Let’s go for the foreskin! In completely healthy newborns. Without their consent.
5. Surgery to prevent possible infection or encourage hygiene seems to be okay, as long as it’s on infants.
This bears repeating:
Surgery is not the way to confer hygiene in normal, healthy kids. Surgery is not the way to prevent infections in normal, healthy kids.
It is true that uncircumcised baby boys do have a higher chance of getting urinary tract infections (UTI) in the first three months of life. (In baby girls, it’s even more common, but unless you’re the American Academy of Pediatrics for a few months in 2010, circumcision in this demographic is strongly discouraged.)
The way to prevent UTI is hygiene and cleanliness. And the way to treat it is antibiotics. Repeated and/or persistent UTI in baby boys can justify circumcision, and this is not widely disputed. But these infections aren’t even remotely common enough to mandate universal circumcision for all newborns just to prevent them.

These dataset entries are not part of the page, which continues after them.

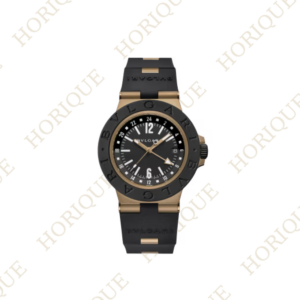 BVLGARI BVLGARI ALUMINIUM Watch Super Clone Watch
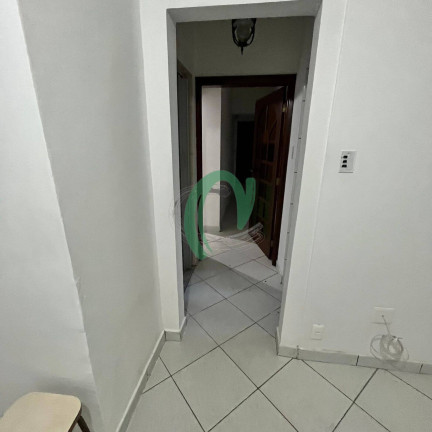 Imagem Apartamento com 2 Quartos à Venda, 69 m² em Boqueirão - Santos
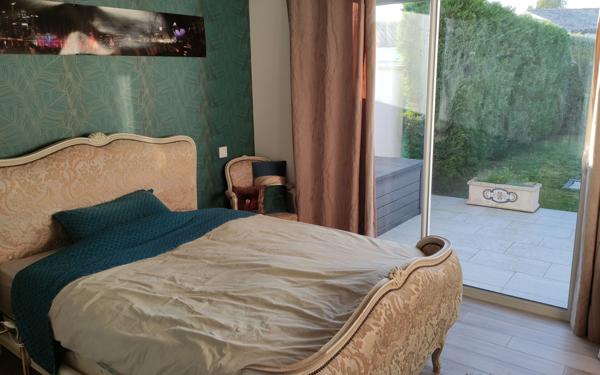 Maison à vendre    4 pièces • 96 m2 Saintes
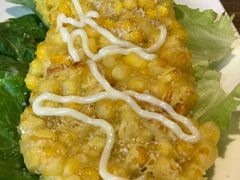 -迎晨餐厅(青芝坞店)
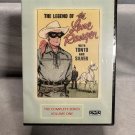 The Lone Ranger - (complete series) - 1949 - 1957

Tonsillitis is another common childhood infection, and the tonsils are even more useless than the foreskin. The approach to treating tonsillitis is relatively straightforward. If there’s a life-threatening condition like blockage of the airway, remove them. If there are repeated or chronic infections, remove them. But if it doesn’t get to that point (most cases don’t), treat with medicine like antibiotics. And if there’s nothing wrong with them? Don’t do anything. Leave them alone.
Let’s get back to our breast analogy. Forget hygiene issues and infections — even malignant cancer often doesn’t require complete removal of a breast, much less prevention. And there is no known equivalent of the BRCA1/2 mutations in healthy newborns that predisposes them to penile cancer or any other analogous condition.
So, should we mandate mastectomies? Obviously not; the suggestion is outrageous, and deliberately so. The point is that this outrageous notion is actually more defensible than the proposal to mandate circumcision.
For 3000 years, circumcision has been a cure looking for a disease.
During this time, it has been used in medical practice to prevent hernia, epilepsy, insanity, paralysis, headache, lazy eye, misaligned eyes (strabismus), masturbation, prolapsed rectum, hydrocephalus, club feet, asthma, gout, and bed-wetting.
Today, it’s all about HIV prevention, which is kind of strange.
Think about it. If you want to prevent HIV, an easier, reversible, and much more effective method is the use of condoms. Now, once you’re circumcised, would you be able to stop using them? No. You’d have to use them either way. So from a practical standpoint, how much difference does it really make?
Wash your baby boy, take him regularly for his checkups, and teach him about hygiene and safe sex practices as he grows older—whether he’s circumcised or not. There’s nothing that the 70 percent of the world’s males who are uncircumcised are suffering from that’s bad enough to justify compulsory, routine, across-the-board genital mutilation of the other 30 percent, as per Dr. Morris’ fantasy.
And if you’re still worried, look up the countries with the highest life expectancies. Take the ones near the top and look up their circumcision rates. Your sons will be fine.